CUDA在suspend之后不可用问题
问题描述
一觉醒来,电脑cuda不可用
/home/你的电脑/pytorch/lib/python3.8/site-packages/torch/cuda/__init__.py:107: UserWarning: CUDA initialization: CUDA unknown error - this may be due to an incorrectly set up environment, e.g. changing env variable CUDA_VISIBLE_DEVICES after program start. Setting the available devices to be zero. (Triggered internally at ../c10/cuda/CUDAFunctions.cpp:109.)
return torch._C._cuda_getDeviceCount() > 0
-
尝试
export PATH=/usr/local/cuda-11/bin:$PATH
export LD_LIBRARY_PATH=/usr/local/cuda-11/lib64:$LD_LIBRARY_PATH
- 但不是因为没有加载环境变量
-
根据查到参考[1]中,可能与电脑suspend相关,查到[2]
-
系统无法与GPU通信会提示这样的错误
- 原因1:因为驱动更新但未重启或者其他安装问题
- 原因2:电脑进入过suspend状态,重启可再次生效
解决办法
sudo rmmod nvidia_uvm
sudo modprobe nvidia_uvm
- 快速验证是否可用
import torch
torch.cuda.is_available()

简短题目 A:
根据关于CUDA在suspend后不可用的文章回答:
(i) 尝试设置环境变量时,加入PATH的是哪个目录?
(ii) 文中列出的原因1是什么?
(iii) 快速验证CUDA是否可用时调用的是哪个函数?
简短题目 B:
请原样引用关于CUDA在suspend后不可用的文章中的一段:从含有“CUDA在suspend之后不可用问题”的词句开始,到“internally at ../c10/cuda/CUDAFunctions.cpp:109.)”之后停止。
这些记录与关于CUDA在suspend后不可用的文章没有任何关系。

原始数据:
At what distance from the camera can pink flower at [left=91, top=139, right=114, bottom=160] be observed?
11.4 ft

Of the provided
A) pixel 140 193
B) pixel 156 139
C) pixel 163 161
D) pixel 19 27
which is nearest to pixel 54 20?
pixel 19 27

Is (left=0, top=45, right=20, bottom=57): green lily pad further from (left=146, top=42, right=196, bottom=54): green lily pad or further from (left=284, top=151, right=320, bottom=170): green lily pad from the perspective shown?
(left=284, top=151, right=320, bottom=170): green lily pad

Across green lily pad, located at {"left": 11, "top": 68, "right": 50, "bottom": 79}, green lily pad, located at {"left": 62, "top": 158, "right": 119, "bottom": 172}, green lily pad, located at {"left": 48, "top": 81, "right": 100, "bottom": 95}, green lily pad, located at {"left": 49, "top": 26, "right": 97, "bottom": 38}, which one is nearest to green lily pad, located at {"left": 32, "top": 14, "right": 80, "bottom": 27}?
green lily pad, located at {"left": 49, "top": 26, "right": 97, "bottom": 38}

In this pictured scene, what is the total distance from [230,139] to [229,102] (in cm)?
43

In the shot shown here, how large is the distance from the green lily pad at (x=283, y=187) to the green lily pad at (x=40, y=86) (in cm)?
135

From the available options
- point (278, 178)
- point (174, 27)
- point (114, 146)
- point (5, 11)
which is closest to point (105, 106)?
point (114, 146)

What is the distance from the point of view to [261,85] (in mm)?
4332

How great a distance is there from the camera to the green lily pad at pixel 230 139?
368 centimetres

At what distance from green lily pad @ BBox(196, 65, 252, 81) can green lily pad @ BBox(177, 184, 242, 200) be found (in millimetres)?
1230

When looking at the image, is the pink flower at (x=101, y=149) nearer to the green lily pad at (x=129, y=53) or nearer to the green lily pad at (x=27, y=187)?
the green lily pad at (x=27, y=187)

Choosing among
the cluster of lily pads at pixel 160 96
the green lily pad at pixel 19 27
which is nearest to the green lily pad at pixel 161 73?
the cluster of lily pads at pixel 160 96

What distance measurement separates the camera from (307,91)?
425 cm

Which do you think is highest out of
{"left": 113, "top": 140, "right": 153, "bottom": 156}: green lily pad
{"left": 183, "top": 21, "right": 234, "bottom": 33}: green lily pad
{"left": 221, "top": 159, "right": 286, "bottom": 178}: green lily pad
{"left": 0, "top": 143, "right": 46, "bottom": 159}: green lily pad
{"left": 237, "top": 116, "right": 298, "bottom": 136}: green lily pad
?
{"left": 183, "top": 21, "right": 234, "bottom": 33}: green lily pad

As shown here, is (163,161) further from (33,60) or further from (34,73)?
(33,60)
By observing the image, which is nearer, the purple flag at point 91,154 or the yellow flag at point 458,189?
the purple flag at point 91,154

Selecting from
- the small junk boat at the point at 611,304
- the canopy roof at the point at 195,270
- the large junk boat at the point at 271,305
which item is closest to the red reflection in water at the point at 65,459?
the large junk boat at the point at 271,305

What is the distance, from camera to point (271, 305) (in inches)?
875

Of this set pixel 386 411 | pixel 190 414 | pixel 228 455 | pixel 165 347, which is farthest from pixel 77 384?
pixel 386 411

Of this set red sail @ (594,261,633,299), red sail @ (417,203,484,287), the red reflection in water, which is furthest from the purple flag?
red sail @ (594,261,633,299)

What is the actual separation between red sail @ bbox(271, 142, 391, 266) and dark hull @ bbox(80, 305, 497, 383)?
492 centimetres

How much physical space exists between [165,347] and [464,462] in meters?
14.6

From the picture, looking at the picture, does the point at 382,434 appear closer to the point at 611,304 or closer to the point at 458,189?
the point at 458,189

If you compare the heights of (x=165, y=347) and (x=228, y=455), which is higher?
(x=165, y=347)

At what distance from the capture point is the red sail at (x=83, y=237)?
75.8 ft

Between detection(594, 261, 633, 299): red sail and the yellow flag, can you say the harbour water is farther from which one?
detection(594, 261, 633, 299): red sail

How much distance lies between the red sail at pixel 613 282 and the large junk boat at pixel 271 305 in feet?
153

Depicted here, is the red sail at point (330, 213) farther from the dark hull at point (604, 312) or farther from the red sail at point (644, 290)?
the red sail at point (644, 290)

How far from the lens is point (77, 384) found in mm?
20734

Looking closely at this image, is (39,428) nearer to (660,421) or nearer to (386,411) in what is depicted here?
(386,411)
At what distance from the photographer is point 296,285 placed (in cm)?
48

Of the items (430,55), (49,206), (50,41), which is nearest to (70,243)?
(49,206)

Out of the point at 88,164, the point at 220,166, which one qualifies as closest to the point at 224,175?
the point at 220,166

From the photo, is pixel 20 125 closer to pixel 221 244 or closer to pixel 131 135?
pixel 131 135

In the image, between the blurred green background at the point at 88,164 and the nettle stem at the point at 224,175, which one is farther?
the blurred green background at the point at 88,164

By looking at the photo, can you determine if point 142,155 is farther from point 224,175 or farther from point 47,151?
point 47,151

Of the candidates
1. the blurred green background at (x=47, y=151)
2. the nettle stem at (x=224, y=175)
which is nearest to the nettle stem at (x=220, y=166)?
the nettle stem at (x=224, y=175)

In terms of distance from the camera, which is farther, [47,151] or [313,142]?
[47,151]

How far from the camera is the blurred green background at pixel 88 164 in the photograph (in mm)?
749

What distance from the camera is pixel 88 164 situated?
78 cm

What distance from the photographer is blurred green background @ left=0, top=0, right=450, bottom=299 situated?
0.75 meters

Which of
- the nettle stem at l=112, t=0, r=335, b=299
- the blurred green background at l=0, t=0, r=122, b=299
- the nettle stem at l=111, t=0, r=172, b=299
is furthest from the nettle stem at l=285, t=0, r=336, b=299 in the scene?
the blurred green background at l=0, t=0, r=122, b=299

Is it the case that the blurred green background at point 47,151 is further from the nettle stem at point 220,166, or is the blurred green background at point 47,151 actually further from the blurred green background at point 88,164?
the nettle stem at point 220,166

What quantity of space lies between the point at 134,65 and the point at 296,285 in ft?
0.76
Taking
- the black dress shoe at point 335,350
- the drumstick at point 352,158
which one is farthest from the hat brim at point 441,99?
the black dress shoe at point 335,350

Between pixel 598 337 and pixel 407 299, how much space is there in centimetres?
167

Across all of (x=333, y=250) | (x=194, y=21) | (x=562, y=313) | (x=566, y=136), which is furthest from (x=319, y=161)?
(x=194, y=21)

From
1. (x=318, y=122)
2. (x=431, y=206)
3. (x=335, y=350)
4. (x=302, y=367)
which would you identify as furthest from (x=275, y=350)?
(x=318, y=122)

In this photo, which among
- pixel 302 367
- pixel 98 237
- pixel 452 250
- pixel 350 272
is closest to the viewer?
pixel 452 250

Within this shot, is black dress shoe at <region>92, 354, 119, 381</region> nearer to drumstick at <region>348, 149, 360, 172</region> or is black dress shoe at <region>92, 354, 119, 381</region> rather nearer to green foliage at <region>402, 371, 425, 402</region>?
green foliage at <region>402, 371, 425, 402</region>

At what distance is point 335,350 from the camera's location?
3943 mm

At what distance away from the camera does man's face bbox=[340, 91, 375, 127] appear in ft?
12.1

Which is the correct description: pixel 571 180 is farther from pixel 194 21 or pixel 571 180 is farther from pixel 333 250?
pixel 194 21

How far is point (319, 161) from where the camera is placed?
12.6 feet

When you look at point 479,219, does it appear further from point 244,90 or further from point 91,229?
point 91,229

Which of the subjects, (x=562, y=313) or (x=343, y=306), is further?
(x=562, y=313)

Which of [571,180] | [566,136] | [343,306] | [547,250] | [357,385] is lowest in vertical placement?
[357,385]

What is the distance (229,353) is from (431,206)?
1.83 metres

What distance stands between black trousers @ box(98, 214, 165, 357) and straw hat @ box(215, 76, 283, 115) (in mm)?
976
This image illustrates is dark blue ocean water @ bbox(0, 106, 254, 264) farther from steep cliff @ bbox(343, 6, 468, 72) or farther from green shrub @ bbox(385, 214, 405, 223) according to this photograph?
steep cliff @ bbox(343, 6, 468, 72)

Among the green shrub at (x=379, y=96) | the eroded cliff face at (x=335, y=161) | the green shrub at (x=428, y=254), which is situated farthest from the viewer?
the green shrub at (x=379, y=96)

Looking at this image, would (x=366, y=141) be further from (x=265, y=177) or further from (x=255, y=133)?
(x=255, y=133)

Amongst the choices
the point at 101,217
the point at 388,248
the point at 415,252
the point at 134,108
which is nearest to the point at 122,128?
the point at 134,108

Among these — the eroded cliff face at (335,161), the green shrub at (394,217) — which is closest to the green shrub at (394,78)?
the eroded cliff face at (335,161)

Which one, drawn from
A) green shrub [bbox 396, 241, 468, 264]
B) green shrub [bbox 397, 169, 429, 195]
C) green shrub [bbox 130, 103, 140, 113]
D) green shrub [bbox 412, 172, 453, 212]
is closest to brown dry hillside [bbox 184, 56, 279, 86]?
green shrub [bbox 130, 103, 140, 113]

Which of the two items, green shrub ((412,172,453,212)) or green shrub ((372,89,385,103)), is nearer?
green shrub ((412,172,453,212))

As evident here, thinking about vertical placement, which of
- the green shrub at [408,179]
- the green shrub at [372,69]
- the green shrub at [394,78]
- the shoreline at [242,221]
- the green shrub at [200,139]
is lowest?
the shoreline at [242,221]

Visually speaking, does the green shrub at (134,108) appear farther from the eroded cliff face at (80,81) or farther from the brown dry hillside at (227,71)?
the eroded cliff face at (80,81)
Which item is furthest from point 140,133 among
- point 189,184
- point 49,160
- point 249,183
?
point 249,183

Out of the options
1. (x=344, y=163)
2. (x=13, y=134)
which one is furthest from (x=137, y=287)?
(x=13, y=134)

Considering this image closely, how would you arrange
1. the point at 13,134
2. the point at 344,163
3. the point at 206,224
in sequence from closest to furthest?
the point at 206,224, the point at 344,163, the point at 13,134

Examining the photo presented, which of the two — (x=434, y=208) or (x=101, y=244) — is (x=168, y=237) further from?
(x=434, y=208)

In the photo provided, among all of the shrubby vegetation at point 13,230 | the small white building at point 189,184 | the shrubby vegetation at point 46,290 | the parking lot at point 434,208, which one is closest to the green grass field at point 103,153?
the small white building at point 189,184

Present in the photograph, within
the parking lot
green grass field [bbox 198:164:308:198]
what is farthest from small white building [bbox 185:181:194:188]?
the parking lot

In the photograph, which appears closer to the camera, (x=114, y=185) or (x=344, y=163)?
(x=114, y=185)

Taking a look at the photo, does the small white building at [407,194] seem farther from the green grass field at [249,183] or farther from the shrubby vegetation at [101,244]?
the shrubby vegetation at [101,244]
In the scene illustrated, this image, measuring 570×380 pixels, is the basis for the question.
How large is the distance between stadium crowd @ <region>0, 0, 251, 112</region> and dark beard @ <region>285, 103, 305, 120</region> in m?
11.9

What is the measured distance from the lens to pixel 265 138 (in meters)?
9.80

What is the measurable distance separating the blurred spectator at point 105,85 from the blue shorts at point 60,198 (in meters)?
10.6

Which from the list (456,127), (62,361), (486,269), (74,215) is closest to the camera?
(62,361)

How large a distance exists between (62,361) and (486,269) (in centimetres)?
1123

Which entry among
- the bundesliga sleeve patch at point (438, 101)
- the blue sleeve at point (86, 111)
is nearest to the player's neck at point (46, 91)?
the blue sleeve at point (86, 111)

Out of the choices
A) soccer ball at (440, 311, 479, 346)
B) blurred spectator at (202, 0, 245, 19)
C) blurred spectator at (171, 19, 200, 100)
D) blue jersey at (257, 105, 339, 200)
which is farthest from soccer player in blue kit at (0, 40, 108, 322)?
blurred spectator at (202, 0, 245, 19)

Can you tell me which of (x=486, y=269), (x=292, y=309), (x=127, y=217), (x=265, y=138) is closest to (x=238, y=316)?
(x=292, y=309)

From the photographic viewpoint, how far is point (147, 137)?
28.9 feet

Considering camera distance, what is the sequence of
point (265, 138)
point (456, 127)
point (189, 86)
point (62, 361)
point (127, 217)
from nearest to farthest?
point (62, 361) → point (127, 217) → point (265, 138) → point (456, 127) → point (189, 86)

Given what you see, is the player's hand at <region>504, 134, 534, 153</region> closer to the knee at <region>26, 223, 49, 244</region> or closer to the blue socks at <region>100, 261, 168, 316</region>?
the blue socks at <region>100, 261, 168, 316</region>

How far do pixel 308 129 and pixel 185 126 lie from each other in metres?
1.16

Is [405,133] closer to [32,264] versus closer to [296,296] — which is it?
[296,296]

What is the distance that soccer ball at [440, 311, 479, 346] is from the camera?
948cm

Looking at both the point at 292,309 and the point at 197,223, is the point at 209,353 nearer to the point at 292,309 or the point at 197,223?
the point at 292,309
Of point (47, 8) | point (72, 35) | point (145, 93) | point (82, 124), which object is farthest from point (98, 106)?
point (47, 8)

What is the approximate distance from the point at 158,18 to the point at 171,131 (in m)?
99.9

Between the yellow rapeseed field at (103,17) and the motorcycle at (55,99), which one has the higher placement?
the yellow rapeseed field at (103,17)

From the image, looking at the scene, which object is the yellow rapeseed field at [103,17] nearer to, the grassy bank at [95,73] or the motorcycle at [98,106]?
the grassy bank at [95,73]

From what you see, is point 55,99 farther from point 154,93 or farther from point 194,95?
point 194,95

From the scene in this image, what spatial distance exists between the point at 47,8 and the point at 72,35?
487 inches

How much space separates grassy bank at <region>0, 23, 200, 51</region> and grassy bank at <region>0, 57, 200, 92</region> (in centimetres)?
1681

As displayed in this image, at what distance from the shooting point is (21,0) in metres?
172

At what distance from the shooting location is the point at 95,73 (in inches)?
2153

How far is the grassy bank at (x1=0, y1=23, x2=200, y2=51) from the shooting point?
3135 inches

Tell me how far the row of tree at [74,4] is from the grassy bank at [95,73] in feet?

练习解答 A:
(i) /usr/local/cuda-11/bin
(ii) 驱动更新但未重启或者其他安装问题。
(iii) torch.cuda.is_available()

练习解答 B:
CUDA在suspend之后不可用问题
问题描述
一觉醒来,电脑cuda不可用
/home/你的电脑/pytorch/lib/python3.8/site-packages/torch/cuda/__init__.py:107: UserWarning: CUDA initialization: CUDA unknown error - this may be due to an incorrectly set up environment, e.g. changing env variable CUDA_VISIBLE_DEVICES after program start. Setting the available devices to be zero. (Triggered internally at ../c10/cuda/CUDAFunctions.cpp:109.)